Yes assuming such, they said it was a "forerunner of modern saltwater crocodiles" so that was my justification. As well as the physiology of a crocodile who's head is one third the body length.


----------



## dragonlover1 (Mar 21, 2012)

crocodile_dan said:


> If the skull was one metre long, the total body length should be around 7 metres. Their text that head to tail length of 3.5m can be misinterpreted and that measurement is more accurately SVL.
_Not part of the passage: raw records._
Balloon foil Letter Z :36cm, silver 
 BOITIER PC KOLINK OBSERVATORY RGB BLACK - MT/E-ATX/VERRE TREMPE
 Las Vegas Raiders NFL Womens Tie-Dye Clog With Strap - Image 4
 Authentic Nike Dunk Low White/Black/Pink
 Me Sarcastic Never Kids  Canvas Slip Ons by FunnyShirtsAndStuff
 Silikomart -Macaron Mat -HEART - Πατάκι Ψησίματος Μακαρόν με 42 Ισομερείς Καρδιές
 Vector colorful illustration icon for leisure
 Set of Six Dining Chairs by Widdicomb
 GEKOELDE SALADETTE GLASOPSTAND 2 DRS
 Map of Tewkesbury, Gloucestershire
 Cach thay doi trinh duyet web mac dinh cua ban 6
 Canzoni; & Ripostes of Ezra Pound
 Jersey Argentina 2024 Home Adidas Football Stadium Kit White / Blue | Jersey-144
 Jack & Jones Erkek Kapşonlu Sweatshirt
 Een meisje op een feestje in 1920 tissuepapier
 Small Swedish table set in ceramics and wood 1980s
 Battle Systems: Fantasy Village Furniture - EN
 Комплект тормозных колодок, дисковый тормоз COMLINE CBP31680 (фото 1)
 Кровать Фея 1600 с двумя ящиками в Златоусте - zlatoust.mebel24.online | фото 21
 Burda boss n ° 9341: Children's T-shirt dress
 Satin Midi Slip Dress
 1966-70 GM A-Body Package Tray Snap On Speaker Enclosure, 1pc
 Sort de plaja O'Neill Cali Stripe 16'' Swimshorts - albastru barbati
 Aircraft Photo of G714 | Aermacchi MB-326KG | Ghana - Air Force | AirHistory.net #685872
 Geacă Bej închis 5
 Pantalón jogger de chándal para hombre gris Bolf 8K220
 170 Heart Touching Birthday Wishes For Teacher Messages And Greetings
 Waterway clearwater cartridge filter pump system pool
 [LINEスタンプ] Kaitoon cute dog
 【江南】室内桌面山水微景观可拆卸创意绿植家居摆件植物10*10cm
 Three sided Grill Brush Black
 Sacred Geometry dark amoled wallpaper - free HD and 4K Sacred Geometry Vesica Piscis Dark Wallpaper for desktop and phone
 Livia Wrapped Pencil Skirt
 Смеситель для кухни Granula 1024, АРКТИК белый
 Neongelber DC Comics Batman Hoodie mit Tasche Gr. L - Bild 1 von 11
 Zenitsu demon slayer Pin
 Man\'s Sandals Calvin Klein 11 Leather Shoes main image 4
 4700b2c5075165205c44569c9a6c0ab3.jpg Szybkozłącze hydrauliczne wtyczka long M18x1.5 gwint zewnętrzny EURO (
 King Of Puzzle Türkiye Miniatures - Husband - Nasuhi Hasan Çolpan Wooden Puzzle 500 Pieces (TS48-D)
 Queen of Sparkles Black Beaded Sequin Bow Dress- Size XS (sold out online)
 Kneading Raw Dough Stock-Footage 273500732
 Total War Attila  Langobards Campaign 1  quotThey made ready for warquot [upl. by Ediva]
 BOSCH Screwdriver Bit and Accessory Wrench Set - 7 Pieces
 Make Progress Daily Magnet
with a skull of 1 metre I thank the gods I wasn't around to be eaten back then but who knows I may have been reincarnated as a smartarse amateur herp.


----------



## Wrightpython (Mar 21, 2012)

So no bigger than what we get now then.


----------



## mmafan555 (Mar 23, 2012)

I wonder if a 7m croc actullay exists in the wild???...I believe Lolong was measured by Britton to be 20ft 3 inches...Would need to be 2.5 ft bigger to be a 7m croc.


----------



## Morgana (Mar 26, 2012)

Meh.....it's got nuthin' on Crocosaurus 

Morgana


----------



## SteveNT (Mar 26, 2012)

Just a little pommy handbag eh?


----------



## SteveNT (Mar 26, 2012)

crocodile_dan said:


> If the skull was one metre long, the total body length should be around 7 metres. Their text that head to tail length of 3.5m can be misinterpreted and that measurement is more accurately SVL.



Cant agree with that. I collected a near complete skeleton from a swamp in north Arnhem Land. Skull 1.2 meters, overall length 5.5 meters.


----------